- Short exercise:
The required output is the line containing "What is the precise" through the final line of the material below, printed exactly, with no other lines.

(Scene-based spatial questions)
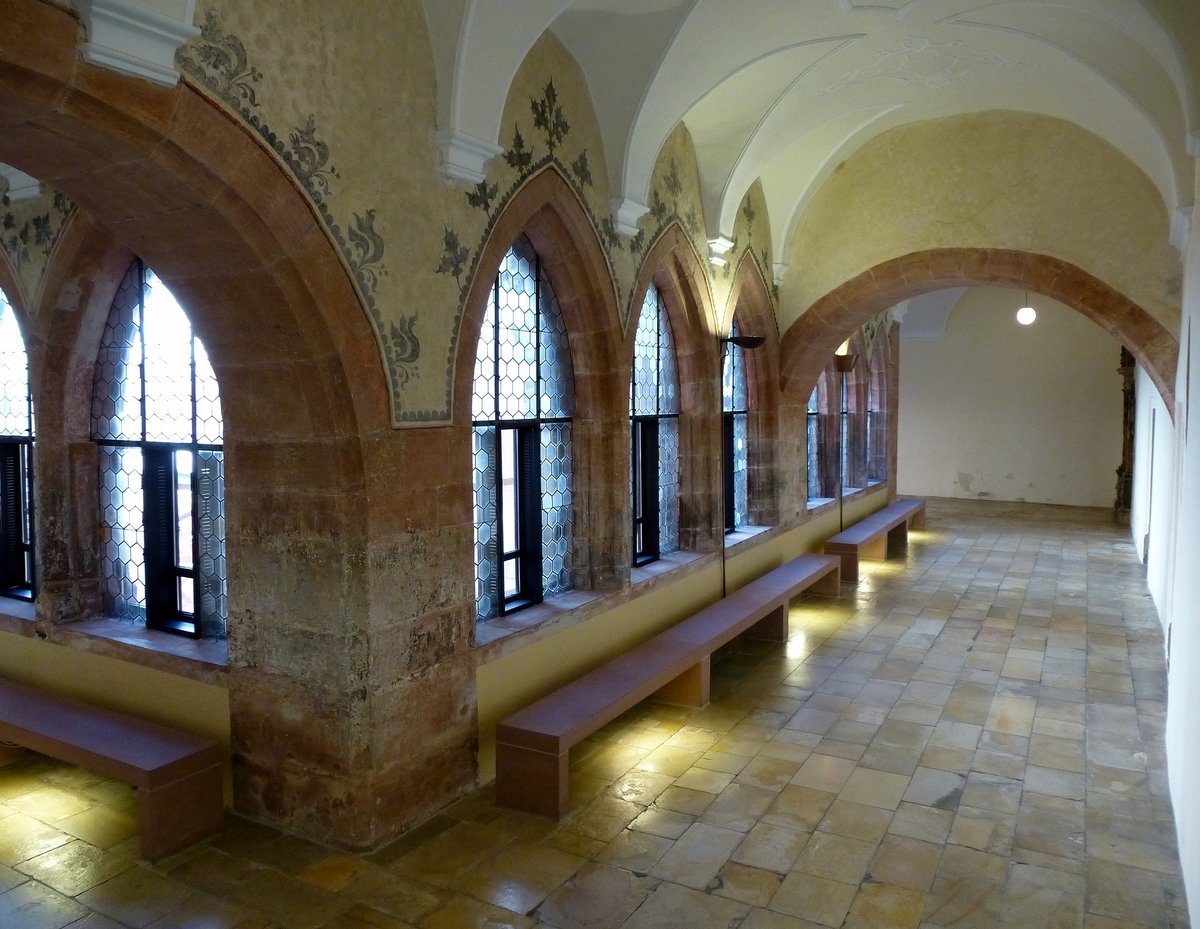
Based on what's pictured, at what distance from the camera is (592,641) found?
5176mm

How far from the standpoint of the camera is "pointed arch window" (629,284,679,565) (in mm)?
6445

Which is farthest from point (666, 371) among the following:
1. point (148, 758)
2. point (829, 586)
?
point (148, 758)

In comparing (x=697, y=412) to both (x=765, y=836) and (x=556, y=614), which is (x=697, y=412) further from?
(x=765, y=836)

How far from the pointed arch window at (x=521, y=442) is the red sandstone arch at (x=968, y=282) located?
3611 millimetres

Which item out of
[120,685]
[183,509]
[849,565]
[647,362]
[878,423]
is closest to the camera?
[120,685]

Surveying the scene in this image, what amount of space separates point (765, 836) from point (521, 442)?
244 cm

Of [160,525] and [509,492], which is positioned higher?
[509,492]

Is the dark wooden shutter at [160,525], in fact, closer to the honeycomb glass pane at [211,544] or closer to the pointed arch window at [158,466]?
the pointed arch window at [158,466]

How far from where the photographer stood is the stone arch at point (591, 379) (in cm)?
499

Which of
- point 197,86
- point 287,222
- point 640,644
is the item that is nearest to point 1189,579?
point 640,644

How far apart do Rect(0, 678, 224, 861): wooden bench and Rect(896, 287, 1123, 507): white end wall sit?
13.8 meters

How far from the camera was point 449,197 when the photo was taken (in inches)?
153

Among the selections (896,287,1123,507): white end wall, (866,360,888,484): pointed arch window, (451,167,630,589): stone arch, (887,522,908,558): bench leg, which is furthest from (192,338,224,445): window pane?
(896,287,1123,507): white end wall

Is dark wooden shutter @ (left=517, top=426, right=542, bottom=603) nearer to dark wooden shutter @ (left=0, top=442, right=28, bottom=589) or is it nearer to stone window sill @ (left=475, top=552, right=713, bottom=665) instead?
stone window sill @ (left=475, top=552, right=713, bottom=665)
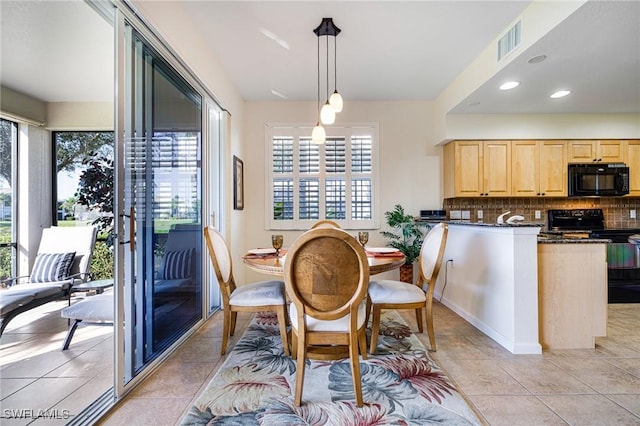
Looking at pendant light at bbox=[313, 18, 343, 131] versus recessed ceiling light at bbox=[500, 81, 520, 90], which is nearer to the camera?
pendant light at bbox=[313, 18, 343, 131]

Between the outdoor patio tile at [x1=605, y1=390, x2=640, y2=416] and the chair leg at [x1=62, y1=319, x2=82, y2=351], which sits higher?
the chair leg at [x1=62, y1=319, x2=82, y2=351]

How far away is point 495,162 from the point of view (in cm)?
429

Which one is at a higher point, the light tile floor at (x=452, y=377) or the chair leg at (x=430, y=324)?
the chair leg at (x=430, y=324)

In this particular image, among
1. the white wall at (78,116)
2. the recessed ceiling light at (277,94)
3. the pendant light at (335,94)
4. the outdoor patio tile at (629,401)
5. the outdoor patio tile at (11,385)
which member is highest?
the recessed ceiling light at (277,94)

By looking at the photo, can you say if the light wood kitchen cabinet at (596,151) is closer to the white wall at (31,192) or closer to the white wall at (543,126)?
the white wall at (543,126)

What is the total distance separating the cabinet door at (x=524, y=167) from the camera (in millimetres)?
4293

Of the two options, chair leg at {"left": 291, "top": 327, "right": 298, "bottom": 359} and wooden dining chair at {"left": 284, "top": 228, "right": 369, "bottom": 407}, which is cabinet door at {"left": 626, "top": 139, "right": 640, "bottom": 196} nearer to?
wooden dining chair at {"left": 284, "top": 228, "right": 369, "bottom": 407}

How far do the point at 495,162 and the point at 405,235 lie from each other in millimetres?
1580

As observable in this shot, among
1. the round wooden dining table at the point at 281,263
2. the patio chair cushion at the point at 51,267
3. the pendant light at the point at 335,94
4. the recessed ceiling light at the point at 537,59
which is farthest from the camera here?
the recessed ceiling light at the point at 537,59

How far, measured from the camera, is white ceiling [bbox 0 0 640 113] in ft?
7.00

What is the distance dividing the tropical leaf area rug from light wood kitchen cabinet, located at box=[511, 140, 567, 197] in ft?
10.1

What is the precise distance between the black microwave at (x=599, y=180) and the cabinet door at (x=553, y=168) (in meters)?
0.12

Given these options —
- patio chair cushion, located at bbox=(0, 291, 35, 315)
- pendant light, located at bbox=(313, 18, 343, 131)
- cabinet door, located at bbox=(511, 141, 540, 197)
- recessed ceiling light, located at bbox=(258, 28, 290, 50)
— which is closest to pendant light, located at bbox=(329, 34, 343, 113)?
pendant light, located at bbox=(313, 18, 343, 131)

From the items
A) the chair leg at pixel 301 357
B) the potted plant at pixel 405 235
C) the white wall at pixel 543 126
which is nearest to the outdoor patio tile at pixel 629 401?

- Reply:
What is the precise distance between the black microwave at (x=599, y=180) and the cabinet door at (x=553, y=168) (in meters)?
0.12

Given these options —
- patio chair cushion, located at bbox=(0, 291, 35, 315)
- pendant light, located at bbox=(313, 18, 343, 131)
- cabinet door, located at bbox=(511, 141, 540, 197)
- recessed ceiling light, located at bbox=(258, 28, 290, 50)
— which is closest to pendant light, located at bbox=(329, 34, 343, 113)?
pendant light, located at bbox=(313, 18, 343, 131)

From the items
A) the chair leg at pixel 301 357
B) the potted plant at pixel 405 235
C) the white wall at pixel 543 126
which is nearest to the outdoor patio tile at pixel 629 401?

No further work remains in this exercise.